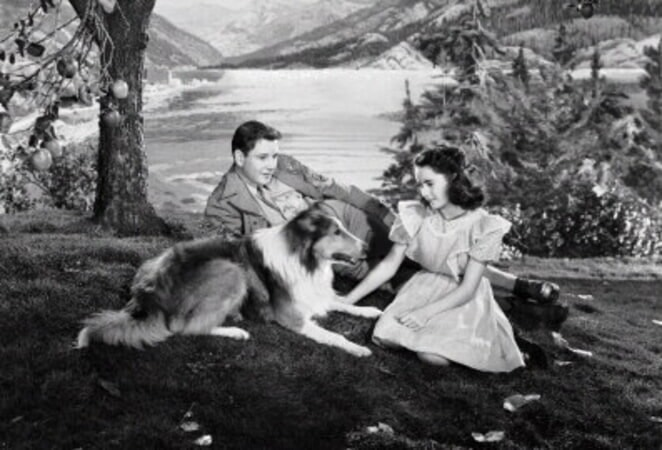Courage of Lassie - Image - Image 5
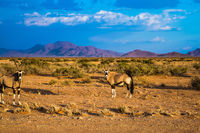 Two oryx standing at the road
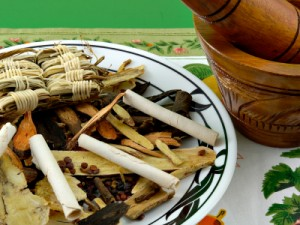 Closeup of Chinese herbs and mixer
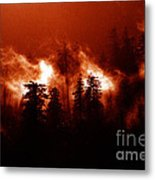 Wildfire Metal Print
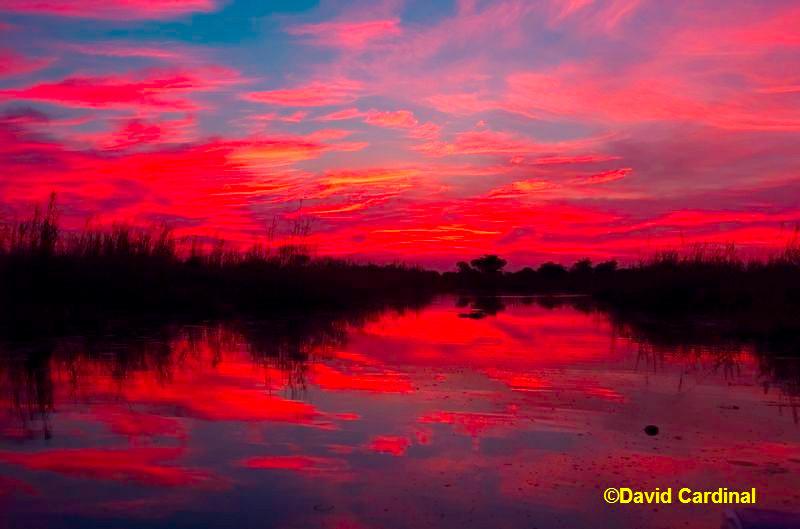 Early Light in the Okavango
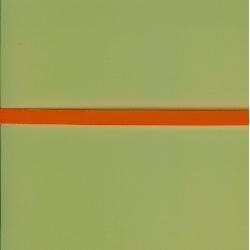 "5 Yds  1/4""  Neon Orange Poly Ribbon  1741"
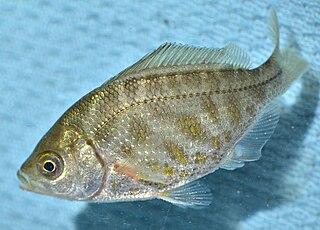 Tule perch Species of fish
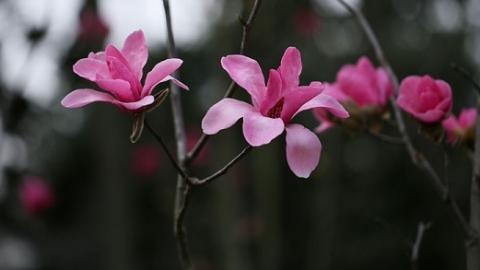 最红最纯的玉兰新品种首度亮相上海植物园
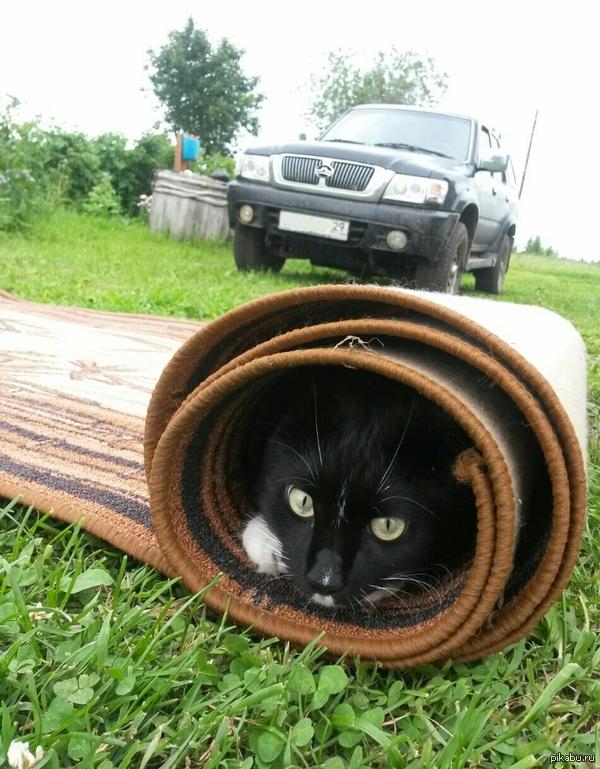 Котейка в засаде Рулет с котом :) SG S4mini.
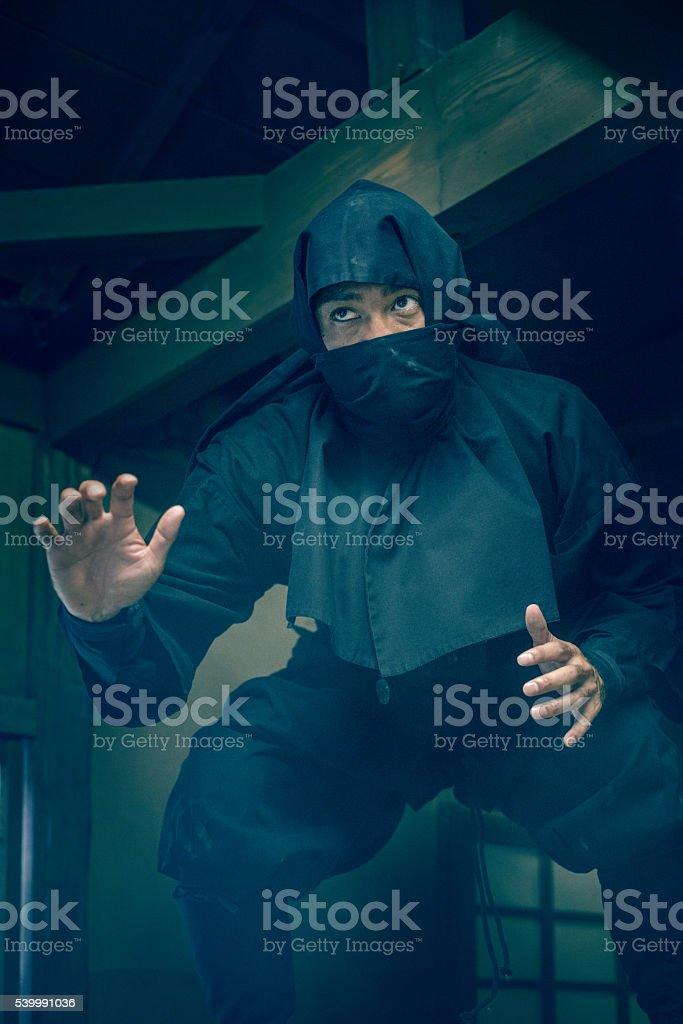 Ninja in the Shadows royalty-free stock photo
_ _ _
What you should do: With the pictures left out, copy exactly the lines from the one containing "Neon Orange Poly" through the final line of the records above, both included.

The completed task:
 "5 Yds  1/4""  Neon Orange Poly Ribbon  1741"
 Tule perch Species of fish
 最红最纯的玉兰新品种首度亮相上海植物园
 Котейка в засаде Рулет с котом :) SG S4mini.
 Ninja in the Shadows royalty-free stock photo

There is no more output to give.